Nuestro NPC está sufriendo ya, como cualquier otro, los daños de una inmigración incontrolada; está padeciendo ya la inseguridad que prolifera en nuestras calles (aunque es cierto que aún no en las urbanizaciones de lujo; de hecho, los problemas tardan mucho en llegar a esas urbanizaciones). Pero nuestro NPC no ha sido equipado, por su programador, por capacidad alguna de defenderse. Él cree que eso lo convierte en una persona pacífica; ignora lo que, en realidad, conoce cualquier jugador experto: que eso solo lo convierte en una persona inofensiva. Así que nuestro NPC le echa la culpa de los citados problemas a cualquier cosa: al clima, a los discursos de la extrema derecha, a la masculinidad tóxica, a la pobreza. Cualquier cosa que le permita seguir actuando como le programó su programador.
«Nuestro NPC pretende cambiar esta tendencia reforzando el adoctrinamiento que imparte en colegios y universidades»
Pero este juego se está acabando. No será mañana, ni dentro de un mes, ni tampoco dentro de un año. Pero el juego se acaba, las baterías de la consola se agotan y una nueva plataforma, con programas bien distintos, lleva tiempo atrayendo a jugadores nuevos, en especial a los más jóvenes. Nuestro NPC lo percibe, y pretende cambiar esta tendencia reforzando el adoctrinamiento que, sobre sus cosas de NPC, imparte en colegios, universidades y demás centros de educación. Y sí, allí conseguirá que, durante cierto período, al menos en clase, todos tengan que jugar aún a su juego. Durante cierto período.

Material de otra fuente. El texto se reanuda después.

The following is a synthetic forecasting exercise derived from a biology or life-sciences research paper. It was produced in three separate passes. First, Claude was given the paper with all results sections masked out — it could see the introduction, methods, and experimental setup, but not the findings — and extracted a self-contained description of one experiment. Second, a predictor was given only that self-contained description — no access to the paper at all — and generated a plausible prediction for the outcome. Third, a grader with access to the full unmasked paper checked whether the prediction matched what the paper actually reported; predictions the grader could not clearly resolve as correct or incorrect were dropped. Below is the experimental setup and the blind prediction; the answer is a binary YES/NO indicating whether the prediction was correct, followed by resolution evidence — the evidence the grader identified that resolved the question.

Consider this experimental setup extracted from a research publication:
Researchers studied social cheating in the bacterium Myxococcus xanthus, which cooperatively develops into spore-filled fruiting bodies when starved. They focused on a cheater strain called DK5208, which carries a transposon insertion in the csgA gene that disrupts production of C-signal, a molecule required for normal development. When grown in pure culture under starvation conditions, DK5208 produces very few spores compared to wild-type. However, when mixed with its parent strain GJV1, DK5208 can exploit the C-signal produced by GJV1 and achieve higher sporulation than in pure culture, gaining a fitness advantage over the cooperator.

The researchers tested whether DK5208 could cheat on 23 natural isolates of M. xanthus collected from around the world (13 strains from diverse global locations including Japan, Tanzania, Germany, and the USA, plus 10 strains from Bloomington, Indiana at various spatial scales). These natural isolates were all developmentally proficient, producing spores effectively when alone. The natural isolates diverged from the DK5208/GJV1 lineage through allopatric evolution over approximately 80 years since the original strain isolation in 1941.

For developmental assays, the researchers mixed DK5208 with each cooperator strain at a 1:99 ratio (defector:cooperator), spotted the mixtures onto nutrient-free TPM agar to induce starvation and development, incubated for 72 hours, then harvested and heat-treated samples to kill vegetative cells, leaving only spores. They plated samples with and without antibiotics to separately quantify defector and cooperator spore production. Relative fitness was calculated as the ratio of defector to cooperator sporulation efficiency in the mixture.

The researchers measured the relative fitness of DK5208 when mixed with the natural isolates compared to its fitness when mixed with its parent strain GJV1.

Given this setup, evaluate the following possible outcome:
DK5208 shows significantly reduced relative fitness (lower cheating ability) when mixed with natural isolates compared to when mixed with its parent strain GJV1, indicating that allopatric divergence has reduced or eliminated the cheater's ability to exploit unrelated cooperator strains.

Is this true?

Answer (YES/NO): YES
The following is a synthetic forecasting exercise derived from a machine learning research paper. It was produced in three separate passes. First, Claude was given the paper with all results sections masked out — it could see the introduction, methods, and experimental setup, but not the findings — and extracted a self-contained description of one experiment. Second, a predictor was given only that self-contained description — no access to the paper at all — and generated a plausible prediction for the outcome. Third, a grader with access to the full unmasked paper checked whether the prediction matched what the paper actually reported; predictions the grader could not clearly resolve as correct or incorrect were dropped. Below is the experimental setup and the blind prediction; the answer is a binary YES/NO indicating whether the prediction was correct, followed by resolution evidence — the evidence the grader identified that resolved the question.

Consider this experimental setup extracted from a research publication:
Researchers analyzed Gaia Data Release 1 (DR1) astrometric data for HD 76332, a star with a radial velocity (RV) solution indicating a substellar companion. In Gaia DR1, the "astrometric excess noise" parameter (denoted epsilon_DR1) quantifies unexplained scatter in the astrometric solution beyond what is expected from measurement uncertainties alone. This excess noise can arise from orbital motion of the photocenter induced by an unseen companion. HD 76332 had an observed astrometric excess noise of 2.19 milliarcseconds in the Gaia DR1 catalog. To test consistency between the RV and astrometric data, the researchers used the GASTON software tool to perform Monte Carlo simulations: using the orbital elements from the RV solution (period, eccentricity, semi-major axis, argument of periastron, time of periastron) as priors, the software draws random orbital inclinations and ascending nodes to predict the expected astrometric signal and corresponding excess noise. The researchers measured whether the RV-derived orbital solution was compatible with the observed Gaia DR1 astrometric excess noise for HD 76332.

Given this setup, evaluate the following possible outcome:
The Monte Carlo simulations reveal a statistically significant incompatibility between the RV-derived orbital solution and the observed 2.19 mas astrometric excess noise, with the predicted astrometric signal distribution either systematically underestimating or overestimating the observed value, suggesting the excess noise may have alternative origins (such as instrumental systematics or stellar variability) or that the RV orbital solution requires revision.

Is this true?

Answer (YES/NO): YES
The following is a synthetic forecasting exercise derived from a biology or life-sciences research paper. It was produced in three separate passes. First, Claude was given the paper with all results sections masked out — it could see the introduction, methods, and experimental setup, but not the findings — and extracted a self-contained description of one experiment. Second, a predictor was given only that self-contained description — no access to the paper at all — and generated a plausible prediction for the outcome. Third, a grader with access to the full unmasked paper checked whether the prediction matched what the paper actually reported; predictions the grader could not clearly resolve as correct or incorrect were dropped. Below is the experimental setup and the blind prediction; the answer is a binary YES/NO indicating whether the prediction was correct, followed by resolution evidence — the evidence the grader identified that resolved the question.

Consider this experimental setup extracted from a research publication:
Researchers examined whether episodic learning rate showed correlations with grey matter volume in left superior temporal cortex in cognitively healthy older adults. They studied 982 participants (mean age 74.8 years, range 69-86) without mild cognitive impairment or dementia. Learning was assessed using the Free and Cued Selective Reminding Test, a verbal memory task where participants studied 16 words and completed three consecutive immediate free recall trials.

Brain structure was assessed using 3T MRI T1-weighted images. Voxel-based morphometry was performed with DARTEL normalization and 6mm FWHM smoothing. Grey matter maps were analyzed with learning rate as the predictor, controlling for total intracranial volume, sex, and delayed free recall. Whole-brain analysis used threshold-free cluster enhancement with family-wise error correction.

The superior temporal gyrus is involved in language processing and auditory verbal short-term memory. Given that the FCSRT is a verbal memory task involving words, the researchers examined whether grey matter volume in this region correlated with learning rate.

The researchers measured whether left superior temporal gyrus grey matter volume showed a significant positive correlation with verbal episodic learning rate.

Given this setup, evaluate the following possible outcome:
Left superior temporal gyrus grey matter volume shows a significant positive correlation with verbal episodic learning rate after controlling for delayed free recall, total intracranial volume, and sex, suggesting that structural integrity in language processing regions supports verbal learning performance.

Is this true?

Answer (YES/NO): YES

Pero el tiempo pasa, y nadie juega en casa a los juegos absurdos y aburridos que se empeña tu profesora Charo que están «dabuten». De hecho, nadie usa ya en casa la jerga de esa profesora, con palabras raras como «dabuten». Ni tampoco la jerga de las charos más jóvenes, con palabras como «cisheteronormatividad» o «deconstrucción decolonial».
Cambian los tiempos y cambian los juegos. Quede este artículo, cual cápsula del tiempo, como testimonio de la programación extraña según la cual vivían muchos de nuestros contemporáneos en este atribulado verano de 2024. Y ojalá este artículo entero se lea pronto con la misma sensación rara que ha sentido usted, lector amigo, al ver escrito «dabuten» en el párrafo anterior.